### Task prompt
Please copy the records word for word, starting at the line that contains "Considering this image, is" and continuing through the end of the records, with both ends included. Leave the pictures out of your copy.

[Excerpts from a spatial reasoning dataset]
# # # #
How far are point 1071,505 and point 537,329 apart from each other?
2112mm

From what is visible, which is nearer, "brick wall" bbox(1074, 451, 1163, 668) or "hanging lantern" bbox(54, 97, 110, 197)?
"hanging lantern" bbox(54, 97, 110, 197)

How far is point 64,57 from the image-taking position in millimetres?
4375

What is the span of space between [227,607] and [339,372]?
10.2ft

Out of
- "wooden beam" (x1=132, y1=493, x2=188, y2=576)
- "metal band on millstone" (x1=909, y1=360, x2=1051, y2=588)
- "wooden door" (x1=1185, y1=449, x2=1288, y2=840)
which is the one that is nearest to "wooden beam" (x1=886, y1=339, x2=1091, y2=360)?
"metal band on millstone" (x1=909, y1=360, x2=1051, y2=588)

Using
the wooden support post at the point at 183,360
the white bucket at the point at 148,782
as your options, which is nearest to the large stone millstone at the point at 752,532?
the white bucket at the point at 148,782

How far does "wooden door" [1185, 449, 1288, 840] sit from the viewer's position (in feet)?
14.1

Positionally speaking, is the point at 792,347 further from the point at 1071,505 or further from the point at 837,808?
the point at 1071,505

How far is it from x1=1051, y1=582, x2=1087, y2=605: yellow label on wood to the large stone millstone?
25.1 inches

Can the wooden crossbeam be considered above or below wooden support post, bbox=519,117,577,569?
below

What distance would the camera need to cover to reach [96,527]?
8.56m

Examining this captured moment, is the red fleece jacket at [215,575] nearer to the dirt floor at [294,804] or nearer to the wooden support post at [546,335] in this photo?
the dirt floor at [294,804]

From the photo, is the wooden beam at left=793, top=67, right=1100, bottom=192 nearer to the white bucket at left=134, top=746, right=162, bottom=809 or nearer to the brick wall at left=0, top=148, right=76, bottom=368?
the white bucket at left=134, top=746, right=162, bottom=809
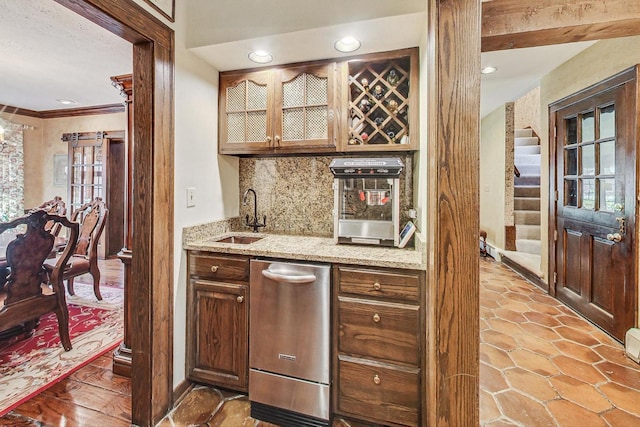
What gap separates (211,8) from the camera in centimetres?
182

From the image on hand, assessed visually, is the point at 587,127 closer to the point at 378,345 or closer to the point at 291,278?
the point at 378,345

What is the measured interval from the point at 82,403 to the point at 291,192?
6.28 feet

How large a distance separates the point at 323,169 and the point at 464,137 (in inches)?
50.0

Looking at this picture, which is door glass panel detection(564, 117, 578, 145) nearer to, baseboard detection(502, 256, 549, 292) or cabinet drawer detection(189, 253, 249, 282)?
baseboard detection(502, 256, 549, 292)

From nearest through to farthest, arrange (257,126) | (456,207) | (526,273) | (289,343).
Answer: (456,207), (289,343), (257,126), (526,273)

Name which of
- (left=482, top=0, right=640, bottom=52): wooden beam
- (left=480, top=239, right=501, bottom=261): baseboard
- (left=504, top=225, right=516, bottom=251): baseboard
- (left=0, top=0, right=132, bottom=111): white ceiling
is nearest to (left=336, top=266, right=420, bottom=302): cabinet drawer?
(left=482, top=0, right=640, bottom=52): wooden beam

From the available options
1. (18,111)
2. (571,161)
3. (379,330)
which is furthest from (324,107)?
(18,111)

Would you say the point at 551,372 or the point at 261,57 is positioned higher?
the point at 261,57

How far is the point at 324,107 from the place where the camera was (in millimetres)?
2018

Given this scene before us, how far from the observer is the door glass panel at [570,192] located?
9.75 ft

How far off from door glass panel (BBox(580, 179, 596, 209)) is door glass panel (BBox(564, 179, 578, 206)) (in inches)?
4.1

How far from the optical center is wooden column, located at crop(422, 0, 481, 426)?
3.89 feet

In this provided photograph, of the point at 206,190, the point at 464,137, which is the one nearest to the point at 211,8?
the point at 206,190

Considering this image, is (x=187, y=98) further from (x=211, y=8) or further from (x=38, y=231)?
(x=38, y=231)
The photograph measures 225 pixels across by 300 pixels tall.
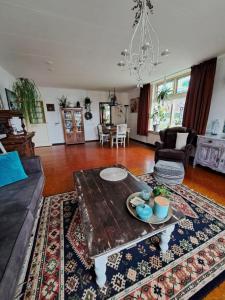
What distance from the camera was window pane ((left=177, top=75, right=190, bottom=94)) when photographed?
3756 mm

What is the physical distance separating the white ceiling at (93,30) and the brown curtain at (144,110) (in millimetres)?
1969

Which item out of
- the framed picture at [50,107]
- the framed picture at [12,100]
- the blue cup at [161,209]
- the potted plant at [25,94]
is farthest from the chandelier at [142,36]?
the framed picture at [50,107]

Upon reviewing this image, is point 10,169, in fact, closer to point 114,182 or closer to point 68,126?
point 114,182

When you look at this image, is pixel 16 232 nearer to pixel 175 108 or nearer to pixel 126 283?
pixel 126 283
# # # #
### Task result
Considering this image, is (x=187, y=98) further from (x=211, y=8) or further from (x=38, y=231)?
(x=38, y=231)
The photograph measures 225 pixels across by 300 pixels tall.
What distance from the camera was window pane ((left=177, top=75, right=190, bottom=94)) when photographed?
3756 mm

What is the physical distance separating the white ceiling at (93,30) and the brown curtain at (144,110) (in millimetres)?
1969

Which item out of
- the framed picture at [50,107]
- the framed picture at [12,100]
- the blue cup at [161,209]
- the potted plant at [25,94]
is farthest from the chandelier at [142,36]?
the framed picture at [50,107]

Upon reviewing this image, is point 10,169, in fact, closer to point 114,182 or closer to point 68,126?
point 114,182

When you look at this image, is pixel 16 232 nearer to pixel 175 108 or nearer to pixel 126 283?
pixel 126 283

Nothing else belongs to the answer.